_Required work:_ Reproduce every entry exactly as shown.

Records contained in a dataset
◇ ◇ ◇ ◇
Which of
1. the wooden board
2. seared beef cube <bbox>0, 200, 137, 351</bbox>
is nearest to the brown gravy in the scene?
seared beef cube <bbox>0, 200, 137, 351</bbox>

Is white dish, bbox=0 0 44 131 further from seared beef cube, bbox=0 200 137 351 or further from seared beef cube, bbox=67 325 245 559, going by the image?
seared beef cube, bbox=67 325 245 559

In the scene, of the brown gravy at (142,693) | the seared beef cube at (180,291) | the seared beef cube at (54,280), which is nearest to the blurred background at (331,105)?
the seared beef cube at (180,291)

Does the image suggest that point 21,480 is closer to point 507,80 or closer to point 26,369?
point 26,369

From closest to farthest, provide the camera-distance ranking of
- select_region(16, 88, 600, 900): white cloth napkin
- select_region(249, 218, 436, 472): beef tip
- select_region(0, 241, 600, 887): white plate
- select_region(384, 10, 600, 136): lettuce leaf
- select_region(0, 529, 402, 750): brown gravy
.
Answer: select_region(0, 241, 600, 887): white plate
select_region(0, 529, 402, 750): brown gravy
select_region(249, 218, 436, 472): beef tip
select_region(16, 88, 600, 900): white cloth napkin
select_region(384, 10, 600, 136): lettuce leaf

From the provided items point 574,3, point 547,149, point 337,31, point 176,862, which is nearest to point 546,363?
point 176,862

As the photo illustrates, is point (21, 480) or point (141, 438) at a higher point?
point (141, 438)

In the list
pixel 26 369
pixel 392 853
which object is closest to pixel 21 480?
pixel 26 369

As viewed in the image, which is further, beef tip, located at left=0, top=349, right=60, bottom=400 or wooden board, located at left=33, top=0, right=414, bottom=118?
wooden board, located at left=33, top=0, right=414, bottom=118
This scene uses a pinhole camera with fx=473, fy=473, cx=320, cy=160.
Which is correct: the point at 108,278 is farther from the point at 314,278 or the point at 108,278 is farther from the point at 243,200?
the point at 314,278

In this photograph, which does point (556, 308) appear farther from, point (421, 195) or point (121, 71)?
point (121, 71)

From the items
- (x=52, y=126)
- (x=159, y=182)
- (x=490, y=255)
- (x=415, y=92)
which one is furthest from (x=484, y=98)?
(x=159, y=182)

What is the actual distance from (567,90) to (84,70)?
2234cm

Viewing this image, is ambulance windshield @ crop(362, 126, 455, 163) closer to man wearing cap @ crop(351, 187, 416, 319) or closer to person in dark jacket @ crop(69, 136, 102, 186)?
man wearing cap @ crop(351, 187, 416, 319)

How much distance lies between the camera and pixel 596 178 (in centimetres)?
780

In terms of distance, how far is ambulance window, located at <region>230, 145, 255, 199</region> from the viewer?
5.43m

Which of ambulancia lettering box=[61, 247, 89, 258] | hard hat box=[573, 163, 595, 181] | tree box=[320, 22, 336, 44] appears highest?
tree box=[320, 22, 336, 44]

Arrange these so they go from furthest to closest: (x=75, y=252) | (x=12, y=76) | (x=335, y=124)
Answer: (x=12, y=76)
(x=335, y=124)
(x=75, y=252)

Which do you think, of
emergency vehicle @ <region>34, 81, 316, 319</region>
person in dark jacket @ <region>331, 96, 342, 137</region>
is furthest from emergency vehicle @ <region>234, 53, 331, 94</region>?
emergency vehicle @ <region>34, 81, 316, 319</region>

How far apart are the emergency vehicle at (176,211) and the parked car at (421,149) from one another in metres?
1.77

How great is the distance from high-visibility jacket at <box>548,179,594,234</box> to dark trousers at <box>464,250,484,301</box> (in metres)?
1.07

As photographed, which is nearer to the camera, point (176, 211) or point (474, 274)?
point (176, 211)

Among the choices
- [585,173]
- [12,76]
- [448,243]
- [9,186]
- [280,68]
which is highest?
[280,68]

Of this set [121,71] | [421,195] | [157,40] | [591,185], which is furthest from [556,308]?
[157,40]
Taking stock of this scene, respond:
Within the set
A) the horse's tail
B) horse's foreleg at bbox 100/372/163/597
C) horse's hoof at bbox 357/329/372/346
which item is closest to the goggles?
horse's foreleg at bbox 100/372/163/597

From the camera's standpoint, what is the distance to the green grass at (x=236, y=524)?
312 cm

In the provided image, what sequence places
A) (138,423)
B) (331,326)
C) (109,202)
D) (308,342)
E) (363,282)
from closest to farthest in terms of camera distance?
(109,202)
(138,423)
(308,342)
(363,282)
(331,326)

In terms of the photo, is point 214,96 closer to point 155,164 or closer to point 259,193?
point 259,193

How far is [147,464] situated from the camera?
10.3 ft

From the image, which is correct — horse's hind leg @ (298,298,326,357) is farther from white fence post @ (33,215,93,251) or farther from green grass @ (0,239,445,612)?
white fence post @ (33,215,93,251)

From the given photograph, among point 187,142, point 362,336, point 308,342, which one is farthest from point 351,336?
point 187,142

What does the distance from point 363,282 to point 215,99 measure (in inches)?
◇ ◇ ◇ ◇
_The answer:_
Which of
1. the wooden board
2. seared beef cube <bbox>0, 200, 137, 351</bbox>
is nearest to the brown gravy in the scene?
seared beef cube <bbox>0, 200, 137, 351</bbox>

Is white dish, bbox=0 0 44 131 further from seared beef cube, bbox=0 200 137 351 or further from seared beef cube, bbox=67 325 245 559, going by the image?
seared beef cube, bbox=67 325 245 559

In the scene, of the brown gravy at (142,693) | the seared beef cube at (180,291) | the seared beef cube at (54,280), which is nearest to the blurred background at (331,105)?
the seared beef cube at (180,291)

Does the image suggest that point 21,480 is closer to point 507,80 or closer to point 26,369?
point 26,369

From closest to farthest, provide the camera-distance ranking of
- select_region(16, 88, 600, 900): white cloth napkin
- select_region(249, 218, 436, 472): beef tip
- select_region(0, 241, 600, 887): white plate
- select_region(384, 10, 600, 136): lettuce leaf
- select_region(0, 529, 402, 750): brown gravy
.
Answer: select_region(0, 241, 600, 887): white plate
select_region(0, 529, 402, 750): brown gravy
select_region(249, 218, 436, 472): beef tip
select_region(16, 88, 600, 900): white cloth napkin
select_region(384, 10, 600, 136): lettuce leaf

From the provided items point 574,3, point 547,149, point 337,31, point 176,862, which is nearest to point 546,363?
point 176,862

As the photo illustrates, is point (21, 480) or point (141, 438) at a higher point?
point (141, 438)

In the list
pixel 26 369
pixel 392 853
which object is closest to pixel 21 480?
pixel 26 369

As viewed in the image, which is further, beef tip, located at left=0, top=349, right=60, bottom=400 or wooden board, located at left=33, top=0, right=414, bottom=118?
wooden board, located at left=33, top=0, right=414, bottom=118
This scene uses a pinhole camera with fx=473, fy=473, cx=320, cy=160.
Which is correct: the point at 108,278 is farther from the point at 314,278 or the point at 108,278 is farther from the point at 243,200?
the point at 314,278

In this photograph, which does point (556, 308) appear farther from, point (421, 195) or point (121, 71)?
point (121, 71)

From the items
- (x=52, y=126)
- (x=159, y=182)
- (x=490, y=255)
- (x=415, y=92)
which one is furthest from (x=484, y=98)?
(x=159, y=182)

What is the actual distance from (567,90) to (84,70)?
2234cm

Viewing this image, is ambulance windshield @ crop(362, 126, 455, 163) closer to man wearing cap @ crop(351, 187, 416, 319) or closer to person in dark jacket @ crop(69, 136, 102, 186)?
man wearing cap @ crop(351, 187, 416, 319)

How much distance lies between the camera and pixel 596 178 (in centimetres)?
780

In terms of distance, how far is ambulance window, located at <region>230, 145, 255, 199</region> from the viewer?
5.43m

Which of ambulancia lettering box=[61, 247, 89, 258] | hard hat box=[573, 163, 595, 181] | tree box=[320, 22, 336, 44] appears highest?
tree box=[320, 22, 336, 44]

Arrange these so they go from furthest to closest: (x=75, y=252) | (x=12, y=76) | (x=335, y=124)
Answer: (x=12, y=76)
(x=335, y=124)
(x=75, y=252)

Which do you think, of
emergency vehicle @ <region>34, 81, 316, 319</region>
person in dark jacket @ <region>331, 96, 342, 137</region>
is furthest from emergency vehicle @ <region>234, 53, 331, 94</region>?
emergency vehicle @ <region>34, 81, 316, 319</region>

How far apart are the emergency vehicle at (176,211) and the parked car at (421,149) from one another in metres?
1.77

How great is the distance from high-visibility jacket at <box>548,179,594,234</box> to dark trousers at <box>464,250,484,301</box> (in metres)?
1.07

As photographed, which is nearer to the camera, point (176, 211) or point (474, 274)?
point (176, 211)

Among the choices
- [585,173]
- [12,76]
- [448,243]
- [9,186]
- [280,68]
which is highest?
[280,68]

Of this set [121,71] | [421,195] | [157,40] | [591,185], which is furthest from [556,308]?
[157,40]
Taking stock of this scene, respond:
Within the set
A) the horse's tail
B) horse's foreleg at bbox 100/372/163/597
C) horse's hoof at bbox 357/329/372/346
which item is closest to the goggles?
horse's foreleg at bbox 100/372/163/597

From the camera's standpoint, what is the distance to the green grass at (x=236, y=524)?
312 cm

In the provided image, what sequence places
A) (138,423)
B) (331,326)
C) (109,202)
D) (308,342)
E) (363,282)
from closest to farthest in terms of camera distance?
(109,202)
(138,423)
(308,342)
(363,282)
(331,326)

In terms of the photo, is point 214,96 closer to point 155,164 or closer to point 259,193?
point 259,193

How far is [147,464] situated from the camera?
10.3 ft

From the image, which is correct — horse's hind leg @ (298,298,326,357) is farther from white fence post @ (33,215,93,251) or farther from green grass @ (0,239,445,612)?
white fence post @ (33,215,93,251)

From the given photograph, among point 187,142, point 362,336, point 308,342, which one is farthest from point 351,336?
point 187,142

What does the distance from point 363,282 to point 215,99 measure (in inches)?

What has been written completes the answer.